Pero si un aficionado al haiku hubiera tenido que describir a Antonio Zoido, probablemente habría dicho que es el quejío multidisciplinar. El llanto transversal. El cofre de la memoria de la tierra. Zoido tiene la llave del recuerdo como Mairena tenía la del cante y es, literalmente, un andaluz de bandera. No es, o no aparenta ser, un hombre melancólico ni enredado en las hebras de ningún pasado. Porque, como buen historiador que es, sabe que si uno mira demasiado hacia atrás corre el riesgo de convertirse en estatua de sal, que es el material del que están hechas las ruinas, los dogmas y las lágrimas. Pero sí es un señor al que no le pasa por el gaznate la rosca de las verdades oficiales ni de los estereotipos embusteros, en particular cuando se refieren a Andalucía y sus vicisitudes, asuntos en los que siempre encuentra un pico de alfombra que levantar para que se vea lo que hay debajo: él tiene la lista de todas las deudas, de todos los oprobios, de todos los robos, de todas las traiciones y deslealtades, de todas las reescrituras canallas de la historia.

El otro día, hablando de su nueva responsabilidad al frente del acontecimiento cultural más importante de Sevilla, comentaba dos cosas: una, que mucho tiempo lo mismo no se lleva ahí, entre que la cita cumple años de dos en dos y él, que va por los 73, los hace de uno en uno.

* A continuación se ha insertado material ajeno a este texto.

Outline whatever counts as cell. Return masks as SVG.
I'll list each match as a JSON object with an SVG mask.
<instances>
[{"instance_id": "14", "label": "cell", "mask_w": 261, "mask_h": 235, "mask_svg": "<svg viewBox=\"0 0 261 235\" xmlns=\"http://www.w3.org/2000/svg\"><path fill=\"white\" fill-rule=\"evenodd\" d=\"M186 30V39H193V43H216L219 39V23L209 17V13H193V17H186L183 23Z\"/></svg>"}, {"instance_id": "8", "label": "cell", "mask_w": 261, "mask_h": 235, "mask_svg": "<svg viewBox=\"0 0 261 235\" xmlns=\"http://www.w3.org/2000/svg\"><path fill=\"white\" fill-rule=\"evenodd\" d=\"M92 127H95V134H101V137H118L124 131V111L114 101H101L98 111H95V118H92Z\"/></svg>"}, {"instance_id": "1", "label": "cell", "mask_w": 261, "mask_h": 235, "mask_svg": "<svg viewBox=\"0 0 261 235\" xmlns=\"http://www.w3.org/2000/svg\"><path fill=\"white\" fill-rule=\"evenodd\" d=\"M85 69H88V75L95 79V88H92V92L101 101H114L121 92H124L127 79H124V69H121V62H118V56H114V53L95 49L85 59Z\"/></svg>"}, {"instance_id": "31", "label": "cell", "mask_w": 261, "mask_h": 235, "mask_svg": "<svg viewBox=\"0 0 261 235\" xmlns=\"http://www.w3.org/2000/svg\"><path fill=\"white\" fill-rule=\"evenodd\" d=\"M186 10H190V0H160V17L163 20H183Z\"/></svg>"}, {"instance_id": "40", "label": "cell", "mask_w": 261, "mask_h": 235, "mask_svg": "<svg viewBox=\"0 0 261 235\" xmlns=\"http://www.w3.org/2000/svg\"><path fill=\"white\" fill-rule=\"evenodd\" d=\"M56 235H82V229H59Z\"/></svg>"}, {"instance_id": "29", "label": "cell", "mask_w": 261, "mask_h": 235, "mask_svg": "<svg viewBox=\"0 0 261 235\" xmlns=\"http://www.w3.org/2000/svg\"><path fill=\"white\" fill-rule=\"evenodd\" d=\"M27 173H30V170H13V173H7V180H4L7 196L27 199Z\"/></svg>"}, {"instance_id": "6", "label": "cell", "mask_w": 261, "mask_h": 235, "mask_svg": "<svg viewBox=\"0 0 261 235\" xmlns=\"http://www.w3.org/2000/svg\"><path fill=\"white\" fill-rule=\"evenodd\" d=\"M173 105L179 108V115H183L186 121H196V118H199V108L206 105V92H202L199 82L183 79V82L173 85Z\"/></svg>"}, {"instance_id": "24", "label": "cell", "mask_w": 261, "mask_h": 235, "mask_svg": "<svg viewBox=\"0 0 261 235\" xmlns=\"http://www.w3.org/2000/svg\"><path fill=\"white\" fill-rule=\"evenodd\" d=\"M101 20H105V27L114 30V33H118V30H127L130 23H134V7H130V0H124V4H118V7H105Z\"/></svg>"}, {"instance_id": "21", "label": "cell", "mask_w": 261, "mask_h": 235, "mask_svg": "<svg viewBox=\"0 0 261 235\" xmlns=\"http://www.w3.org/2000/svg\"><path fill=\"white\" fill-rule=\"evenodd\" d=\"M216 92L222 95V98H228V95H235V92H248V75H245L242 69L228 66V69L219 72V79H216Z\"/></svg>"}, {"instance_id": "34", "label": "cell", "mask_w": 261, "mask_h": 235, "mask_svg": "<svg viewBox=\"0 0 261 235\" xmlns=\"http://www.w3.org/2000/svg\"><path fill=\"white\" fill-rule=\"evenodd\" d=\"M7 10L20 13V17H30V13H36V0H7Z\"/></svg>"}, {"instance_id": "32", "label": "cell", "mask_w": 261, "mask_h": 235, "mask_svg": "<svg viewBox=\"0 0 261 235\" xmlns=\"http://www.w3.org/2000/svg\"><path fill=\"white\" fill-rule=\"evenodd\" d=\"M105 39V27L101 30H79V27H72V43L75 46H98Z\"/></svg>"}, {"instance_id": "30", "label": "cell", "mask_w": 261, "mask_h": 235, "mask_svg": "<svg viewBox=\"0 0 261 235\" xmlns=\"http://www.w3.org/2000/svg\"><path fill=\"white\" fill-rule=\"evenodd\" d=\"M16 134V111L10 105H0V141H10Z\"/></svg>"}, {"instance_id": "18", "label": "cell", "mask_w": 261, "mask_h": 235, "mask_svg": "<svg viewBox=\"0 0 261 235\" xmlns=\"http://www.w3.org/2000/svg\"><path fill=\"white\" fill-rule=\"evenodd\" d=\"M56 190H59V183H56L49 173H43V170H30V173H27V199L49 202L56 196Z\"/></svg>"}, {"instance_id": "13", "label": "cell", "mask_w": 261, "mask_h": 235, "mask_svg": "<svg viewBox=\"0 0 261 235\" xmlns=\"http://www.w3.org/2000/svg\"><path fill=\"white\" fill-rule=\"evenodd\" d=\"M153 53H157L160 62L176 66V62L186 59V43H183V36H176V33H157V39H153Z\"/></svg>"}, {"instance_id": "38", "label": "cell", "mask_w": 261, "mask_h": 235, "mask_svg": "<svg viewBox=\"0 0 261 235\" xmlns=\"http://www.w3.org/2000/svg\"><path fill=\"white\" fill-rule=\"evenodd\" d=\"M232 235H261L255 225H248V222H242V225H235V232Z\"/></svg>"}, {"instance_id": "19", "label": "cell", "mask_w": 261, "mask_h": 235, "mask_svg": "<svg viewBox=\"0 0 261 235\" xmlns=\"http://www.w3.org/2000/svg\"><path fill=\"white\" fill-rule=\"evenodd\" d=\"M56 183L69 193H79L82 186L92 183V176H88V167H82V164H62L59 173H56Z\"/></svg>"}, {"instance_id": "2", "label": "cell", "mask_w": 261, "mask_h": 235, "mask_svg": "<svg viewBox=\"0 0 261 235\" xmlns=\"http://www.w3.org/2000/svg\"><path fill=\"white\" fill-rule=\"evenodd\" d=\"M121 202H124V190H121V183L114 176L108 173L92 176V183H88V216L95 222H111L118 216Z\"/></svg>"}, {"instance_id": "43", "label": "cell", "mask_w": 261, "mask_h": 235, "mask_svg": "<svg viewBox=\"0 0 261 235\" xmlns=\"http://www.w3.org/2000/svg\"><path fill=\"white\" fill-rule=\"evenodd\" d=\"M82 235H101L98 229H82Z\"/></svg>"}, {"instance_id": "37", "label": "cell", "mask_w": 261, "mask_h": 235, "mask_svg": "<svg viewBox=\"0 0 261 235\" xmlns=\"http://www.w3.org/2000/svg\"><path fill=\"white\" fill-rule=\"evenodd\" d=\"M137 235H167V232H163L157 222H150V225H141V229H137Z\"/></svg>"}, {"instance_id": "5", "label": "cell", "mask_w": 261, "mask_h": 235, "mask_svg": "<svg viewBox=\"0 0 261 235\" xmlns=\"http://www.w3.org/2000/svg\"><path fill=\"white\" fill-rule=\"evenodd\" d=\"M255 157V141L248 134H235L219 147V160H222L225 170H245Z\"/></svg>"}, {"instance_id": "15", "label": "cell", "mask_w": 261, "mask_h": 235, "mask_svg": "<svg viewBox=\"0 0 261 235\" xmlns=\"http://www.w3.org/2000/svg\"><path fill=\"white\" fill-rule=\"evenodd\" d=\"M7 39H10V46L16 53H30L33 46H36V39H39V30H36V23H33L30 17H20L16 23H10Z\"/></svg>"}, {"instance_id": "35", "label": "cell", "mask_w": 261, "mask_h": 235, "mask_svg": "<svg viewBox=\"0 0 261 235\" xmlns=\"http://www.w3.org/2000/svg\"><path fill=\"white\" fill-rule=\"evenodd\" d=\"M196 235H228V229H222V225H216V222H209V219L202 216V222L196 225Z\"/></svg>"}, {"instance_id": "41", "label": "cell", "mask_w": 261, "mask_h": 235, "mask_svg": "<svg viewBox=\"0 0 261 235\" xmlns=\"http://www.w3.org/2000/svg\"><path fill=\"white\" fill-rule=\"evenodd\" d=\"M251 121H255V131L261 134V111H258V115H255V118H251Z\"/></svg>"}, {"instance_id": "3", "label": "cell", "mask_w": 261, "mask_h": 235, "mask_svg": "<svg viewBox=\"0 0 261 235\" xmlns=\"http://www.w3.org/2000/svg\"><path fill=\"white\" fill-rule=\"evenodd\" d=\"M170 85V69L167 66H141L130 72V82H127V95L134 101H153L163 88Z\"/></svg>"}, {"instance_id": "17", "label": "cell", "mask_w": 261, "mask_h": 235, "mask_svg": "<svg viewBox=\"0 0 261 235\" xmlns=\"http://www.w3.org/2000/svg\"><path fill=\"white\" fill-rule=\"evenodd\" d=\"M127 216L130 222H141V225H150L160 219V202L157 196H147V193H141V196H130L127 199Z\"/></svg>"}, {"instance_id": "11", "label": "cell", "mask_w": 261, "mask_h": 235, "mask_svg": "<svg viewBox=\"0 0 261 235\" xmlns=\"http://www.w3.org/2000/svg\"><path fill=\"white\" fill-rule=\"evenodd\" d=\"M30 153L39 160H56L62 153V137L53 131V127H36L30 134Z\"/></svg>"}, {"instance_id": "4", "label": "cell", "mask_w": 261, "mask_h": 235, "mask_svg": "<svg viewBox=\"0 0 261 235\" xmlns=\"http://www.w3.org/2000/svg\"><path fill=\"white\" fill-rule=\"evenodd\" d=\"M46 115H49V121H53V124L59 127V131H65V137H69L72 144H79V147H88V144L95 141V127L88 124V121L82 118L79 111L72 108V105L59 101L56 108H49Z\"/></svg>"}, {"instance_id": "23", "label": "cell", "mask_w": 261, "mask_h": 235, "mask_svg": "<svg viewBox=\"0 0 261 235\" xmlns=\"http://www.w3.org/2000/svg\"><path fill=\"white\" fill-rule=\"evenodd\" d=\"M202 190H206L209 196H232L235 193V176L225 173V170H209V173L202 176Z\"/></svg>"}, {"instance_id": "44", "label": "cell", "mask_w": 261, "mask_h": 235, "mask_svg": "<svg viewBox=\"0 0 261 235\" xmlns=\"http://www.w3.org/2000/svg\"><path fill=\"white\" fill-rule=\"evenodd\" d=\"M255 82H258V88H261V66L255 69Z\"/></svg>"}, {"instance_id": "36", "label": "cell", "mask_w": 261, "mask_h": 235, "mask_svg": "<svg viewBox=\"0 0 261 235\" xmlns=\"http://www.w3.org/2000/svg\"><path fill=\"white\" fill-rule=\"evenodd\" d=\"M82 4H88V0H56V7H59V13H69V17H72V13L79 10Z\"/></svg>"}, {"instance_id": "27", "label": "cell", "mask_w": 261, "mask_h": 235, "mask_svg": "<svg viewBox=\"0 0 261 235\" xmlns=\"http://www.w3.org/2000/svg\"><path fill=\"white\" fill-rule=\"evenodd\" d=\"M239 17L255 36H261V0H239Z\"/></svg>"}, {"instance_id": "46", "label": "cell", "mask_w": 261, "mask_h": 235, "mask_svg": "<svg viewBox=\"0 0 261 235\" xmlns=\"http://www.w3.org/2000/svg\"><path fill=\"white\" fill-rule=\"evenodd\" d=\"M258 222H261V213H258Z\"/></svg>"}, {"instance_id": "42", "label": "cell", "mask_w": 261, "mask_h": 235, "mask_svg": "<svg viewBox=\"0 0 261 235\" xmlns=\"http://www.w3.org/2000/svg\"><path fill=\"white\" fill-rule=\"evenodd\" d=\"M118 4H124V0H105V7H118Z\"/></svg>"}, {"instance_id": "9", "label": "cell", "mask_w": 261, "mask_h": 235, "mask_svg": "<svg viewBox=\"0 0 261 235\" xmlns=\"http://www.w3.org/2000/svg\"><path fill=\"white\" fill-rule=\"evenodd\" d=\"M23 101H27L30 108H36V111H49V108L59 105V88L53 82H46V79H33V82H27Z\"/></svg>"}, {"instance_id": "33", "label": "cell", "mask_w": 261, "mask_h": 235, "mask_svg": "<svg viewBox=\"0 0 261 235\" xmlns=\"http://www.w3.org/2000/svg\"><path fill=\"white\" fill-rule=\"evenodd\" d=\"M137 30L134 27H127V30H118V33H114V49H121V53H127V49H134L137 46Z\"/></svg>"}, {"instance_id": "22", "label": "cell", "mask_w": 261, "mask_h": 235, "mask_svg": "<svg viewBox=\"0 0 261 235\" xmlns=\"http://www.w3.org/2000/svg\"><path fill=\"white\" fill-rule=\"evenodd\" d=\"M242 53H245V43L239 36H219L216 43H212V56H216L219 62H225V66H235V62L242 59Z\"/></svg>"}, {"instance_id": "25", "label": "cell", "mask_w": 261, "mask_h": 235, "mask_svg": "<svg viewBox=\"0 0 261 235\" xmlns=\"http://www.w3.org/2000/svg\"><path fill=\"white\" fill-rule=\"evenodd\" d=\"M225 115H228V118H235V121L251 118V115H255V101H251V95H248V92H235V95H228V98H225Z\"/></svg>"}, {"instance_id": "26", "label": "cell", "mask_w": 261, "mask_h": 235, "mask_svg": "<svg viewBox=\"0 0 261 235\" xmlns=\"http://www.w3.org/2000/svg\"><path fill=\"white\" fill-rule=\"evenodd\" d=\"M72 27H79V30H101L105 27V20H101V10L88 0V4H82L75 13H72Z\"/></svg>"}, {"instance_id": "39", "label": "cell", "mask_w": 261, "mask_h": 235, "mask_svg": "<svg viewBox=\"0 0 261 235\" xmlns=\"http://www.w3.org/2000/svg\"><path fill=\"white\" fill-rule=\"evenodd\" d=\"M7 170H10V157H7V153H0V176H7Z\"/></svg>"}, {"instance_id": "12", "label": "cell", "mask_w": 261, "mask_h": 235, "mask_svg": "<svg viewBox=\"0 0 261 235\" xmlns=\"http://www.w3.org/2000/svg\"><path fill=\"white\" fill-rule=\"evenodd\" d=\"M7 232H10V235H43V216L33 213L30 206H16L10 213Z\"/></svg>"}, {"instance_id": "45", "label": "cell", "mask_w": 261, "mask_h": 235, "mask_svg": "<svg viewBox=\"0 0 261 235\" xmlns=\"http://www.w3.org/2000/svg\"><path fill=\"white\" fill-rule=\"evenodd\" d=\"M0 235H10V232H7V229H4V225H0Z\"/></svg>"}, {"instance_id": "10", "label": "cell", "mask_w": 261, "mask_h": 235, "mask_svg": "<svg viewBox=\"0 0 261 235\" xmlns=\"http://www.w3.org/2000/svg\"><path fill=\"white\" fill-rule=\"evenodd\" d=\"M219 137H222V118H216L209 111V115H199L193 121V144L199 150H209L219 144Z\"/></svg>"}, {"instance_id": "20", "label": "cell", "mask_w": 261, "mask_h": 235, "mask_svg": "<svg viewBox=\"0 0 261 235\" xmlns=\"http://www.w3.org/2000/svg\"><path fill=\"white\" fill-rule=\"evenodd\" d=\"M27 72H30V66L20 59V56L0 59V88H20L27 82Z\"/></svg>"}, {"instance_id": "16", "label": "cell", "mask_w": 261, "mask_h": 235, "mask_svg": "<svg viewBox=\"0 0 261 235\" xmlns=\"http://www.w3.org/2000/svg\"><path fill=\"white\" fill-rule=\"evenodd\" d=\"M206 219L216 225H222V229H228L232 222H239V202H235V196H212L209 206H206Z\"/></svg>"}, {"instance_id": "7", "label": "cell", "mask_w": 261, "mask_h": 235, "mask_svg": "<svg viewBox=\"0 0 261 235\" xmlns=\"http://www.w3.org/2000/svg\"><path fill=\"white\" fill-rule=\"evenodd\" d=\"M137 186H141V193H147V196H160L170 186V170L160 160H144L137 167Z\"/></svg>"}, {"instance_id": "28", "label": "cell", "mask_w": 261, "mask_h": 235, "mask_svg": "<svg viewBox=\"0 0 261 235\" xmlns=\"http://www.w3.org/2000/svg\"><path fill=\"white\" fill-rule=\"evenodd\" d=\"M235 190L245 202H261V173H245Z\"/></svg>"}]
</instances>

Pero también decía, con cierto vibrato de ilusión y siguiendo una idea que le insufló Dorantes, que le gustaría llevar la Bienal al Puerto de Sevilla, allí, entre las grúas, ahora que viene la conmemoración de la primera vuelta al mundo. De momento, la gran novedad y el nuevo paisaje del flamenco hispalense es el propio Antonio Zoido, que sabe ser, si se tercia, saeta, martinete, seguiriya, alegría, soleá, taranto y fandango. Es un hombre todavía enamorado: de la vida, del arte, de Marruecos, del sur, del teatro, del cante, de la ópera, de los libros, de la inquietud misma, del campo, de la libertad, de los gitanos, de las fiestas de Sevilla, de la Semana Santa, de los rincones con algo que contar, de tascas y tendidos, del piano que nunca tuvo. De los parques, claro está. De encontrarse a sus amigos en una esquina y pararse a conversar aunque sea un momento. Y a partir de ahora, de los años contados de dos en dos. Que es el nuevo compás con el que pasa la vida.